Remote-controlled drones have played an important role in lowering the cost and increasing the safety profile of collecting geospatial data in physically dangerous environments. In agriculture, insurance adjusters are using tools that visualize the plant health in real time so that users can “evaluate damage at the field’s edge” and receive quantifiable results.


Ground collection is the oldest method of acquiring geospatial data and is still the most widely adopted. Sensors are deployed at fixed locations or mounted on mobile platforms. Fixed sensors tend to be in close proximity to an area of interest and can produce continuous monitoring at the highest resolutions unattended. Fixed solutions tend to be used in industries like agriculture and mining. The market size of the fixed sensors is expected to grow moderately at a 4.7% CAGR, from $2.0 billion in 2022 to $2.8 billion by 2028. Mobile sensors include those mounted on vehicles
and hand-held devices. The most well known mobile ground sensing project is Google Street View. Started 15 years ago, Google has collected street view imagery across the globe. This service is now accessible to users in over 100 countries and has accumulated over 220 billion images.

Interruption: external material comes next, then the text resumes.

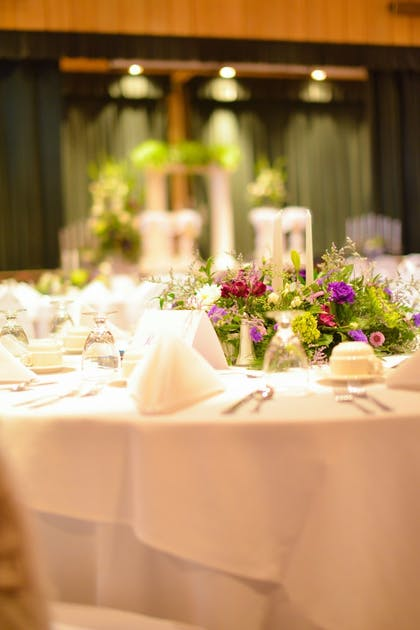 Ballroom | Pine Needles Lodge & Golf Club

Modern smartphones are equipped with a variety of sensors and as a result, every person with a smartphone becomes a part of a larger crowdsourcing effort to create a detailed understanding of human activity at a micro and macro level. Geotagged photos and videos provide a tremendous amount of spatial data that is useful in a variety of applications. Snapchat allows users to tag photos with friends and visualize where friends are on Snapmap via the mobile app. Geospatial data collected by the wearables are being used by healthcare professionals to better understand the relationships between different physical activities and body health, monitor patient recovery conditions, and send out alerts in emergency situations. The market size for mobile sensors is much larger than the fixed ones, as the smartphone sensor market alone is forecasted to grow at a CAGR of 17% from 2022 to $379.0 billion in 2030.


Geospatial data comes from a variety of devices that speak fundamentally different languages. Historically, making use of this information has required the collaboration of highly trained professionals including data engineers, subject matter experts, and GIS specialists to create even basic reports. Constraining matters further, only 5% of data science and other engineering fields are trained in the tools to analyze geospatial data. The need for human intervention and specialized knowledge has kept costs high and access low.


Data Fusion

The more effectively we can merge different spatial data to create unified and uniformly accessible data, for example vector and raster, the more types of spatial relationships we can derive. This is the concept of spatial data fusion, a way to enable new cross referencing and data visualization to provide a better understanding of a situation or problem, which wouldn’t have been possible otherwise. Data fusion is not limited to the merging of data from different sources, but from different time periods as well.


With an increase in the variety, capability, and number of sensors, the amount of data (optical, spectral, multispectral, LiDAR, SAR, DEM, etc.) intended to enhance decision-making and human-system performance can lead to information overload and obscure the most relevant aspects of a situation, leading to decision fatigue.


Data fusion can address this challenge by making sense of disparate data and leading to a richer
understanding with less noise by: Fusing raw sensor data, Co-registering and overlaying sensor outputs, Extracting features/key points of interest from each sensor, independently and then fusing the feature sets; Applying independent algorithms to each sensor (e.g., a target detection algorithm on each sensor individually) and then fusing the algorithm (e.g., detection) results; Implementing change analysis that occurs on the same type of spatial data over a period of time (multitemporal data). Studies have shown how the combination of radar’s structure data and multispectral sensor’s reflectance data are highly complementary to improving the accuracy of assessing and monitoring biodiversity at scale.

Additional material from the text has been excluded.